Vehicle cybersecurity – Most HAV systems contemplate the transmission of vehicle operation data and traffic information back and forth between a vehicle and a data center or between vehicles in a convoy. The consequences of hacking or malicious interference with data flows could be catastrophic.
Human-machine interface – This area covers both communication and control transfers between an HAV and its human operator, and communication between the vehicle and other motorists and pedestrians.
Crashworthiness – This consideration applies to both HAVs with human occupants and truly driverless vehicles.
Consumer education and training – Significant end user training is treated as essential for both commercial and consumer HAV use.
Registration and Certification – This area covers disclosure of the HAV’s features and limitations to end users in easily accessible ways, such as labels and warnings within the vehicle, including retrofits to raise HAV operability from one level of automation to another.
Post-crash behavior – This is to assure that any HAV that was involved in a crash is fully restored to safe operability at any given level of automation.
Federal, state and local laws – HAVs must not only demonstrate their capacity to follow all applicable traffic and commercial vehicle laws, they must also show they can occasionally “violate” such laws when traffic conditions demand it, such as when directed to do so by a state patrol officer.
Ethical considerations – Ideally, vehicles are always operated safely, legally and in furtherance of a particular transportation objective. In an emergency, sometimes one of these three has to give. How does the HAV resolve the dilemma in terms of human ethics?
Operational design domain – Not every HAV will be designed to operate in all traffic conditions. Each driverless vehicle must be designed to defined traffic conditions, including speed, weather, congestion, lighting and other factors.
Object and event detection and response – This performance area covers most of the moment-to-moment perceptions and decisions that human drivers experience with respect to traffic, signals, obstacles, signs and sudden hazards. How well does the HAV handle them?
Fallback to minimal risk condition – Under certain circumstances, including mechanical breakdowns or software errors, the HAV will need to safely achieve a minimal risk condition, such as pulling over to stop on a shoulder.
Validation methods – This area covers testing and documentation of results. How can consumers and regulators know that testing processes and results are accurate?

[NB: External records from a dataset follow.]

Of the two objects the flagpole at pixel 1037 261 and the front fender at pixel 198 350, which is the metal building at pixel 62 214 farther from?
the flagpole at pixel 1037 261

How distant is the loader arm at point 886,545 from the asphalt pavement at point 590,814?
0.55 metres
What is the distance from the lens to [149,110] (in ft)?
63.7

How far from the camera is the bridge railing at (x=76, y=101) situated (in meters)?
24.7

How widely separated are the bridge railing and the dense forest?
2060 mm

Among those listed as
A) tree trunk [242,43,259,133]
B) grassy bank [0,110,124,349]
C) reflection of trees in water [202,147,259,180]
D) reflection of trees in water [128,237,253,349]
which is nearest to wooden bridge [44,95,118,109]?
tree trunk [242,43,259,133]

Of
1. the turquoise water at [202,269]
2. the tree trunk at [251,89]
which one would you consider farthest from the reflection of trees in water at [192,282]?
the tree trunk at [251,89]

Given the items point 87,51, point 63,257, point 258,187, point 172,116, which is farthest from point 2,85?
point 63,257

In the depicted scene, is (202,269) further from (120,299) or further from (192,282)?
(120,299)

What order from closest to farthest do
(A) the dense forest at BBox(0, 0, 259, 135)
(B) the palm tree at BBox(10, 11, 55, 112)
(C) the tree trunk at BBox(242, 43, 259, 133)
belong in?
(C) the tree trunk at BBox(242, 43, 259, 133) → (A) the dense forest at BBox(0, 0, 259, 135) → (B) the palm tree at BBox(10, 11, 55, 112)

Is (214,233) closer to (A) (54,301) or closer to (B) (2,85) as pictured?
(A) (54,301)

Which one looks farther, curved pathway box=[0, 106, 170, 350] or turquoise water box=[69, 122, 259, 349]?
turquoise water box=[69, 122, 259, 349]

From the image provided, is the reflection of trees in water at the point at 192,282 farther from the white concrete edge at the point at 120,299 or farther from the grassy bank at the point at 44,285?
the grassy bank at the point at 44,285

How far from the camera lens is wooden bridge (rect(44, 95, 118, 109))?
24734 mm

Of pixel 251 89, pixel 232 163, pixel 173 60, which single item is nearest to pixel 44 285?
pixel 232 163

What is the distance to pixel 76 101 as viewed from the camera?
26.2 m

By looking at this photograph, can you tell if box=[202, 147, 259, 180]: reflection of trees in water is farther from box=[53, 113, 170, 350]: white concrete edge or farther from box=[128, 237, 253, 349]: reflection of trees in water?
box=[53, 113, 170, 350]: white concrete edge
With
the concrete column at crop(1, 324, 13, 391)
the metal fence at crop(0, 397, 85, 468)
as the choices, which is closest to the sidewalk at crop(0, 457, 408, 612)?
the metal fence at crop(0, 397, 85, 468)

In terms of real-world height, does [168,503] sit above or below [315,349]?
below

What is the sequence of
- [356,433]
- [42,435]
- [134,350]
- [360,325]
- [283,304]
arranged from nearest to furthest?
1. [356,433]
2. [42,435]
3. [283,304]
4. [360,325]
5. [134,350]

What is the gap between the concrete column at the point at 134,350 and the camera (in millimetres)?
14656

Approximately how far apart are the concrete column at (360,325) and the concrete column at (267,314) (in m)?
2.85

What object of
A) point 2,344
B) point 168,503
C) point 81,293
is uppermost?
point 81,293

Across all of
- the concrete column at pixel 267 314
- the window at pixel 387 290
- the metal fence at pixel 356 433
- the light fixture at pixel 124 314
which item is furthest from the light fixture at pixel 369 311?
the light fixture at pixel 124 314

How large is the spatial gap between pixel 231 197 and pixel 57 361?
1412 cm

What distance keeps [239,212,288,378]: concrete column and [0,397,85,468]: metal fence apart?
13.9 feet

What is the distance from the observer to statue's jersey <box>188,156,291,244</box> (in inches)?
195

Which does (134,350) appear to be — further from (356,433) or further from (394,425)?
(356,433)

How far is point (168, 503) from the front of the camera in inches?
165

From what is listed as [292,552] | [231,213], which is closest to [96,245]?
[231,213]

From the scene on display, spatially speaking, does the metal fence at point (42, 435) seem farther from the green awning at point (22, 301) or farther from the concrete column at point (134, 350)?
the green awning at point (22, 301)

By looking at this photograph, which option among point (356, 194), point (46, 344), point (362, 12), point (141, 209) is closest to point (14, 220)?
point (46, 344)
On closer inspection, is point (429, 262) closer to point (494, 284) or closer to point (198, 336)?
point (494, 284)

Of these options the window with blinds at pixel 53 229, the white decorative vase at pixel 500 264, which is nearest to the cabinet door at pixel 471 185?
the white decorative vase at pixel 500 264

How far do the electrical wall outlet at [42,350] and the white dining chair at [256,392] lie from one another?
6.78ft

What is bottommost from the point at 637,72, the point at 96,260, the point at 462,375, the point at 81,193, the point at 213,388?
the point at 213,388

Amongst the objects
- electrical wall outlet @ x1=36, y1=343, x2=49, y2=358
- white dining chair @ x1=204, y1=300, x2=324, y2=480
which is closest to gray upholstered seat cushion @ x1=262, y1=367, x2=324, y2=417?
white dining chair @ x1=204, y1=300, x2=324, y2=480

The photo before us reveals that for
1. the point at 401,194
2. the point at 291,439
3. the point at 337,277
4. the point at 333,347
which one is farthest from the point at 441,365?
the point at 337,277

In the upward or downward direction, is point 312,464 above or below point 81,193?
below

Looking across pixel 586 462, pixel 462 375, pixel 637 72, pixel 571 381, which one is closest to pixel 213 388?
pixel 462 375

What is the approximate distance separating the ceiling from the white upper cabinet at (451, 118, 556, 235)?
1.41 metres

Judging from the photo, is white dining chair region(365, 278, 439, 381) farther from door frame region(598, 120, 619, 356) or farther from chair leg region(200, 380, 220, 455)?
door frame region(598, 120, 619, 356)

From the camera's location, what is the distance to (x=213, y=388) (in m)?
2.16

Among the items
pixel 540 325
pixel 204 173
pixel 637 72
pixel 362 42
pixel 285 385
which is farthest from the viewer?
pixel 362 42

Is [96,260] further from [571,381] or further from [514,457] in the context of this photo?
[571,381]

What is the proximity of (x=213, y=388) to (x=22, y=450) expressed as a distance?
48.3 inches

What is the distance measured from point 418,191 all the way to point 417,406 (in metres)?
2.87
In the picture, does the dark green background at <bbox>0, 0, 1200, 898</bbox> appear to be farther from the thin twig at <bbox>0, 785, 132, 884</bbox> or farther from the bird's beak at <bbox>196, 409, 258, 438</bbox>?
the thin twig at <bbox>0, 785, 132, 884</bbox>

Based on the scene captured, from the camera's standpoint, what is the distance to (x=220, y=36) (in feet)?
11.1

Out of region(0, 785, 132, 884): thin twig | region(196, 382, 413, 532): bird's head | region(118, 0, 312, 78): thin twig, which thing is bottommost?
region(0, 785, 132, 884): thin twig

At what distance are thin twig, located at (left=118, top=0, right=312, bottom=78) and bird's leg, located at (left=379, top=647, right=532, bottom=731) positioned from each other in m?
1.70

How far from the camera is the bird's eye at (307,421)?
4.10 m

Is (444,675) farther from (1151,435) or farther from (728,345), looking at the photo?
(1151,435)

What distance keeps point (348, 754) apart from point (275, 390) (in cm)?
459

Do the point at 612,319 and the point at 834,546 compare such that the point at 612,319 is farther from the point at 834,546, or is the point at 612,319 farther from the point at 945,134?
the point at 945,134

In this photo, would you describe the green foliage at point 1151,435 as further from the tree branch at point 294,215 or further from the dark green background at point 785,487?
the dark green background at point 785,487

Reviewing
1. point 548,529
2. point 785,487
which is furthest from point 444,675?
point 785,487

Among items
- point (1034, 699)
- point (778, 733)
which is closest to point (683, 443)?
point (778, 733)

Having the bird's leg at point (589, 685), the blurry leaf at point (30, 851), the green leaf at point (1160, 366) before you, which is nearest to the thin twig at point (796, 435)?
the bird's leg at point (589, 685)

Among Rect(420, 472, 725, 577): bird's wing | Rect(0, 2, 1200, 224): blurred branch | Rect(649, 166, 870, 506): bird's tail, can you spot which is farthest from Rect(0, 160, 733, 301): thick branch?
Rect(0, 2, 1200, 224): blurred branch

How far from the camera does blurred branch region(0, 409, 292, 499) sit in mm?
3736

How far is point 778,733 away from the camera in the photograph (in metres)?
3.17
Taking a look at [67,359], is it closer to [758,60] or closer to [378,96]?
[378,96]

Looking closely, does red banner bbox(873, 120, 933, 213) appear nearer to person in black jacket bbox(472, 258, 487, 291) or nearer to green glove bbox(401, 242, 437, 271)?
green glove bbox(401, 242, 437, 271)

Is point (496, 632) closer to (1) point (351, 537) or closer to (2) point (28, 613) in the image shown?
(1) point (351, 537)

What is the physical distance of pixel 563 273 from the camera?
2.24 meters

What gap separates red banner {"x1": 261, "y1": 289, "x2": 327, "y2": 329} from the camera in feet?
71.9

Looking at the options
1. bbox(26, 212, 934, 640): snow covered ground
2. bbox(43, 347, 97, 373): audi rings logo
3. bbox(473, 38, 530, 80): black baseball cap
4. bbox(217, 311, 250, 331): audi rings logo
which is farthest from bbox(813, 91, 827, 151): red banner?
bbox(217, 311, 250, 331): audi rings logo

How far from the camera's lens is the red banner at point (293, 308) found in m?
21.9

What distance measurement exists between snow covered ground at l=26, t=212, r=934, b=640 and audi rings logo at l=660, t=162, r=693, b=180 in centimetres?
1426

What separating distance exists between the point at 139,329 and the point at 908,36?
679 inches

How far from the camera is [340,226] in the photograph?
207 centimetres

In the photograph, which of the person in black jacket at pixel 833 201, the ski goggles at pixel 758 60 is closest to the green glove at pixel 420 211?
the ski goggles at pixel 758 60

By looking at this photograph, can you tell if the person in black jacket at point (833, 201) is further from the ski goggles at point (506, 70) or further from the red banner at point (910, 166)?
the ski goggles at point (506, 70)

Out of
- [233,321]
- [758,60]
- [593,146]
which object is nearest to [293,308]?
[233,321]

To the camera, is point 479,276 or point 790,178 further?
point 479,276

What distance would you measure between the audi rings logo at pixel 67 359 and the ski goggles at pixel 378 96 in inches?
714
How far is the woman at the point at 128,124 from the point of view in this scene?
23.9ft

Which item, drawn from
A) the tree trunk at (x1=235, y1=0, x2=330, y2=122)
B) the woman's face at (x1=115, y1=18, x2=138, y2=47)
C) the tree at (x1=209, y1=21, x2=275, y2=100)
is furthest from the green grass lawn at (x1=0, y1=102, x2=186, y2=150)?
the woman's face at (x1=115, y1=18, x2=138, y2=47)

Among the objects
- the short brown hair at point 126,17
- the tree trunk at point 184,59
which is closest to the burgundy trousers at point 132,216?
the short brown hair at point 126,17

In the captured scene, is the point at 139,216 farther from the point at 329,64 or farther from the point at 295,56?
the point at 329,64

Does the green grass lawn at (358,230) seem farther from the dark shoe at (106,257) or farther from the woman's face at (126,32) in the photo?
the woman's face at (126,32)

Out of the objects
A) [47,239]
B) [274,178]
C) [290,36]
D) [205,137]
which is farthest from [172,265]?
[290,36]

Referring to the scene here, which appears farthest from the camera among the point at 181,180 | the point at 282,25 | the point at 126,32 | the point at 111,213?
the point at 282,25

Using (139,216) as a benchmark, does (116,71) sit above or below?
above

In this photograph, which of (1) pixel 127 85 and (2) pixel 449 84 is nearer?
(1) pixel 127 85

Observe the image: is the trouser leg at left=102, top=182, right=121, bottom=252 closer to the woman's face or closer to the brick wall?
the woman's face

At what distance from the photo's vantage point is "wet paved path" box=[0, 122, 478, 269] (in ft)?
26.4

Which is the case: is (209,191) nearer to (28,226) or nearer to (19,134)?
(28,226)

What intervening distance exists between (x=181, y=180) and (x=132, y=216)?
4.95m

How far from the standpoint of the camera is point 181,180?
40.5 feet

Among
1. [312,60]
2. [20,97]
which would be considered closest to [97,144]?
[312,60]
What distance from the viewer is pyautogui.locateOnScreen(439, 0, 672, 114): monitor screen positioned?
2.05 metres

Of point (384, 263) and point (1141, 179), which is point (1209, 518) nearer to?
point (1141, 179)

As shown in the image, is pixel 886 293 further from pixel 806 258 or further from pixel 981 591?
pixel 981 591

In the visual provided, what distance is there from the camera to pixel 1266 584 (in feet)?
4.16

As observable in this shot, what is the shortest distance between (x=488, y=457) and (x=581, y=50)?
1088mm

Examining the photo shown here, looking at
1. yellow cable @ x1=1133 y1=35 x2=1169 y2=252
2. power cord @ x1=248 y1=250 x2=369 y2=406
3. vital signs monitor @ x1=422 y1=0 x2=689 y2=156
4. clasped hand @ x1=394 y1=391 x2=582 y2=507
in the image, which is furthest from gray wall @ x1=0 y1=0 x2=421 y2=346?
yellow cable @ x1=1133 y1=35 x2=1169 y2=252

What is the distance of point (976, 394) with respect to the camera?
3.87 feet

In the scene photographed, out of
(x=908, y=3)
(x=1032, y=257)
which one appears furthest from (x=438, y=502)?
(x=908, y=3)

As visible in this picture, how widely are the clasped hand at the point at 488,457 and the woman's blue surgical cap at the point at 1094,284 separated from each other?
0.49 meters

The new Federal Automated Vehicles Policy is only a starting point for introducing American drivers to the new world of driverless cars and trucks. We’ll monitor further refinement of the policy, together with related developments in federal and state legislation. It appears that we will soon find out the effectiveness of automated driving in eliminating the human error factor in traffic safety.
As experience has shown, human error is a major contributing cause of vehicular accidents. More recent experience, however, has also shown that machine-error can contribute to accidents. Even when the capacity for human error is reduced or eliminated, a machine is only as effective as the human who produced it. The software development is an evolving process whereby machines – just like humans – must learn to recognize patterns and hazards in traffic. It continues that machines are necessarily limited by their capability to recognize and react to hazardous conditions. New and novel conditions can compromise the ability of the machine to react appropriately. As technology is tested and refined and more data becomes available, the machines become more responsive and safer.
Ultimately, however, driverless trucks are prone to error due to simple mechanical failure. For example, has your smart phone ever “frozen” or “quit” unexpectedly? Imagine the ramifications of a driverless eighteen-wheeler that freezes and needs to reboot at 70 miles per hour! While driverless technology certainly has a promising place in the safety of future generations, we must remain vigilant in our regulation and control of the technology to minimize the risk of machine-made error.